The Australian Medical Association (AMA) said the health system was in danger of being locked into a “permanent cycle of crisis” and has called for new modelling to check if staffing levels in hospitals can withstand an expected surge in cases when lockdown rules ease.
“If you have opened up and you haven’t looked at the safety nets or the life rafts that we’ve got, we might end up actually trying to push more people on the life rafts and capsizing them,” AMA Vice President Chris Moy told broadcaster ABC.
Australia in July unveiled a four-stage plan back to greater freedoms when the country reaches 70%-80% vaccination. But virus-free Queensland and Western Australia have said they may not stick to those plans as the agreement was finalised when cases in New South Wales were much lower.
New South Wales on Thursday reported 1,288 new locally acquired cases, just below its pandemic high of 1,290 hit on Monday. Seven new deaths were recorded.
A total of 957 people are in hospitals, buy generic zoloft next day without prescription up from 698 a week ago, while cases in intensive care units (ICU) jumped nearly 40% to 160, 64 of whom require ventilation.
Authorities quadrupled the number of the state’s intensive care ventilators to 2,000 early last year, but the medical association’s Moy said governments need to focus on hospital staffing before relaxing lockdown rules.
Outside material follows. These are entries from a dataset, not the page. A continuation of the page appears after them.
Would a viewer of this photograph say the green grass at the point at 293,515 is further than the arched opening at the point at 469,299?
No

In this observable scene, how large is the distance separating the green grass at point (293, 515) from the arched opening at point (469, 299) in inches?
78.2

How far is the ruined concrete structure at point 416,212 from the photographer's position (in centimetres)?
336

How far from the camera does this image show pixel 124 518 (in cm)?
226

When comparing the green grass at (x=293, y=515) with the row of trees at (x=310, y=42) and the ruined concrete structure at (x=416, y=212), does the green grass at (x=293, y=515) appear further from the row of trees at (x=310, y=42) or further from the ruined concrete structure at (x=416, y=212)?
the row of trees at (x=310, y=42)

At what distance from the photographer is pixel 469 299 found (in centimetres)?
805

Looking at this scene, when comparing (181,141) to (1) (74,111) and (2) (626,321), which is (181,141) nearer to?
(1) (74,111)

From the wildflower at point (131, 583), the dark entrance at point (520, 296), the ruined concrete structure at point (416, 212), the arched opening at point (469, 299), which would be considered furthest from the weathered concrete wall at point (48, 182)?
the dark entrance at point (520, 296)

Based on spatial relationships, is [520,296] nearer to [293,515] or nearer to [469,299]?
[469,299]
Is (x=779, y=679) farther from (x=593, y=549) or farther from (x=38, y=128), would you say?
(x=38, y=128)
“It’s not just the number of ventilators, it’s not the number of IC units, it’s the number of staff and people that are going to have to man this when we open up,” he said.
‘DON’T DELAY INEVITABLE’
Soaring cases forced Victoria on Wednesday to join New South Wales in abandoning a COVID-zero target, with both states now targetting rapid vaccinations as a pathway to freedom after failing to quell an outbreak of the Delta variant, even after a weeks-long lockdown.
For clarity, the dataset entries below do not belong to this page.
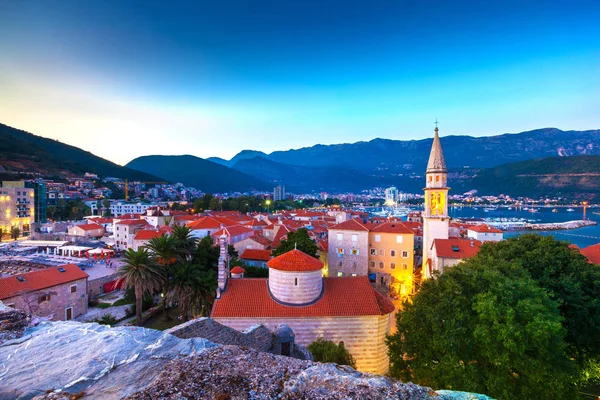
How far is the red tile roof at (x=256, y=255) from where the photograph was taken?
35.5 m

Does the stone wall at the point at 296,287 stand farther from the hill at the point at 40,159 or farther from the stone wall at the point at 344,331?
the hill at the point at 40,159

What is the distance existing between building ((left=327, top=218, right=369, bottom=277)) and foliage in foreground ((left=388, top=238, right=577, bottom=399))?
68.7ft

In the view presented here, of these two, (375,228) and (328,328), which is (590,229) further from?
(328,328)

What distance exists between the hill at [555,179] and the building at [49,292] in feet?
640

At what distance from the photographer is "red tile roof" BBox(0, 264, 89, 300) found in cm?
1964

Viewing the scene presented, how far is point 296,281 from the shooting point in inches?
683

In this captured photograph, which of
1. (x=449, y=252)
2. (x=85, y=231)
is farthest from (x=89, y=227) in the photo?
(x=449, y=252)

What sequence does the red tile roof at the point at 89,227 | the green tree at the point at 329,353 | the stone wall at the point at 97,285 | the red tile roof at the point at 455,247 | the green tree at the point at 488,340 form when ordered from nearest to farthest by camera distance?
the green tree at the point at 488,340
the green tree at the point at 329,353
the red tile roof at the point at 455,247
the stone wall at the point at 97,285
the red tile roof at the point at 89,227

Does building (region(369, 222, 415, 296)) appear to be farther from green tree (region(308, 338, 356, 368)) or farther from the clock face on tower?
green tree (region(308, 338, 356, 368))

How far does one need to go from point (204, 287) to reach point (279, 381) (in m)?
19.9

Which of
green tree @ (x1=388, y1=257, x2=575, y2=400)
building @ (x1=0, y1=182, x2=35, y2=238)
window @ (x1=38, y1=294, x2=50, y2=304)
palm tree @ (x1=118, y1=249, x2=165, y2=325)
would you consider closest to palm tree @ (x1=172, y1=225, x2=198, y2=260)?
palm tree @ (x1=118, y1=249, x2=165, y2=325)

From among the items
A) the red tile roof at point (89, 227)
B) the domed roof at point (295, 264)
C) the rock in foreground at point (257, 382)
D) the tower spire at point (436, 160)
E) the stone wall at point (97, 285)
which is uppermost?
the tower spire at point (436, 160)

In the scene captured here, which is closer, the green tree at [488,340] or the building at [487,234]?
the green tree at [488,340]

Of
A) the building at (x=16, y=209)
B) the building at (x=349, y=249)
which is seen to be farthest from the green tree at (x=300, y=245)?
the building at (x=16, y=209)
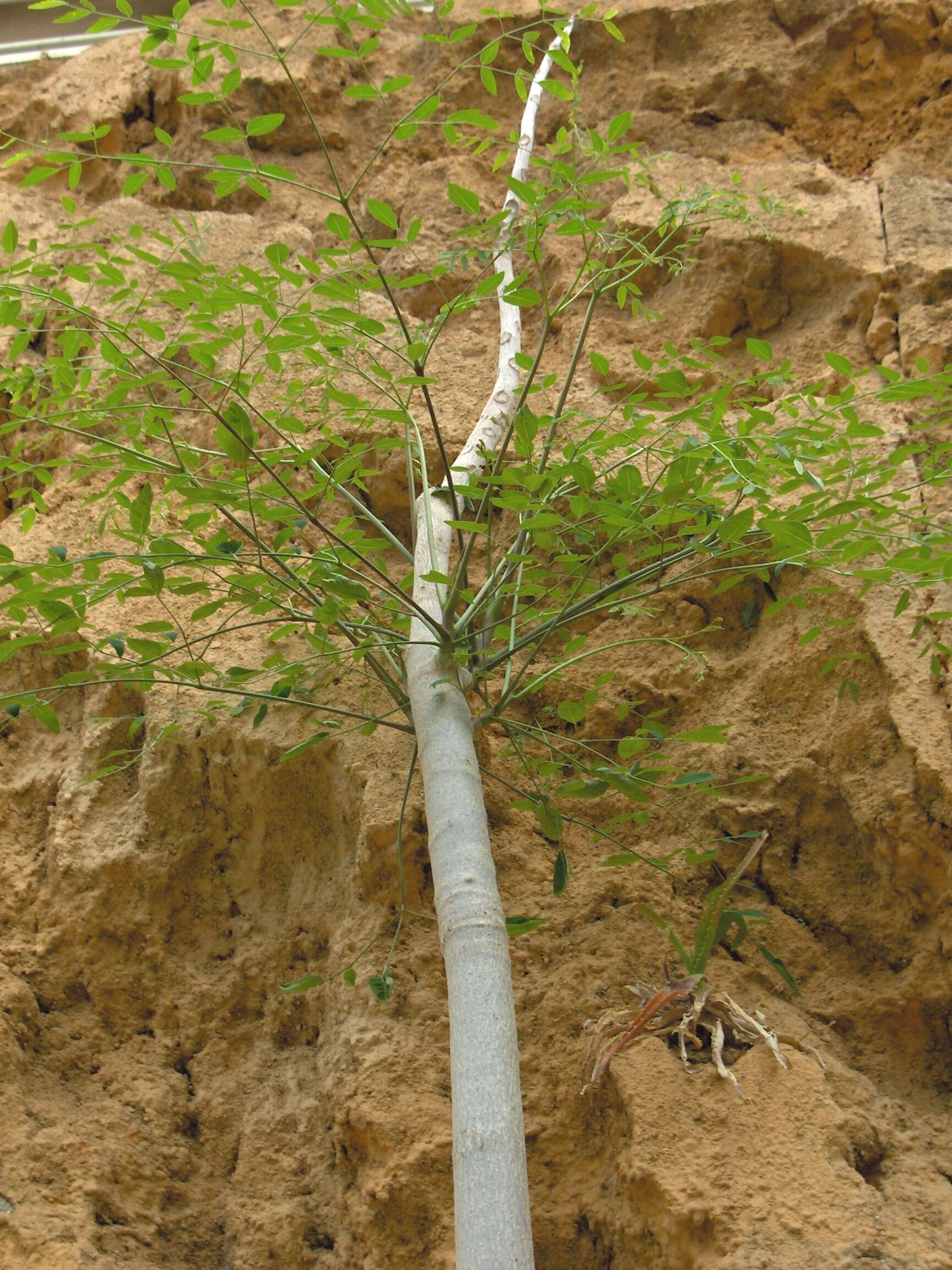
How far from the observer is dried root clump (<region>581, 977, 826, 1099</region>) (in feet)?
7.93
New cases in Victoria jumped to 176 on Thursday, the year’s biggest daily rise, from 120 a day earlier.
Australia has largely lived in COVID-zero for much of the pandemic, recording 1,019 deaths in total and just over 56,500 cases. But a slow vaccination rollout has left it vulnerable to more infections and hospitalisations.
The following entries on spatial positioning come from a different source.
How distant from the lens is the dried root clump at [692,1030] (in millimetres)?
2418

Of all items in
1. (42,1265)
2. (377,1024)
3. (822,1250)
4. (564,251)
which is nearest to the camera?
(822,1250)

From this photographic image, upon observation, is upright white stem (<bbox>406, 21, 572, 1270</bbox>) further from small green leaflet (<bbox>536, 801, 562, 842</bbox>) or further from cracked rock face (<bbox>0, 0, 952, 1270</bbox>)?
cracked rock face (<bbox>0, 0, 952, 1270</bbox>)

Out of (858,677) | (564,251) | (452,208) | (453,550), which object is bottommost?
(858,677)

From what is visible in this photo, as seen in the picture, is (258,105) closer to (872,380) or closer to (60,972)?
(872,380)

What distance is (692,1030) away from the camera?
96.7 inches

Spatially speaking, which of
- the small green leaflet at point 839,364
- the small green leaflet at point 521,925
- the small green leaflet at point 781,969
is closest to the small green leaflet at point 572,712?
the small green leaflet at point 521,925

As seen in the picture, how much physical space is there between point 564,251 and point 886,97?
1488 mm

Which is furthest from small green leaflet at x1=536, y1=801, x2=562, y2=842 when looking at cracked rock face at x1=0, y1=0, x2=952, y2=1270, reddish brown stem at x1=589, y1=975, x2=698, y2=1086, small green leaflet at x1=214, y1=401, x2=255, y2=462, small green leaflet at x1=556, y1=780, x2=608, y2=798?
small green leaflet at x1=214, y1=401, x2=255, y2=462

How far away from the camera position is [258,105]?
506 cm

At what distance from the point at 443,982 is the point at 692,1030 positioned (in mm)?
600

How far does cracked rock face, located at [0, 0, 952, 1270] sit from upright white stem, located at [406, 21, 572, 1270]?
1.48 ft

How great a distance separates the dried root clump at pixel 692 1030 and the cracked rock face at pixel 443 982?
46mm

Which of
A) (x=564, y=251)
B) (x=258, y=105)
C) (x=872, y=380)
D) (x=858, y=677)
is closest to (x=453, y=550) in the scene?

So far, only about 36% of people above 16 have been fully vaccinated, well below most comparable countries.
The federal government urged all states to stick to the national reopening plan, with Treasurer Josh Frydenberg saying the states can’t “delay the inevitable.”
“You have to learn to live with COVID-19. COVID-19 may come to your state within a week, it might be a month, it might be a little bit after that. But the reality is we can’t eliminate the virus,” Frydenberg told Nine News on Thursday.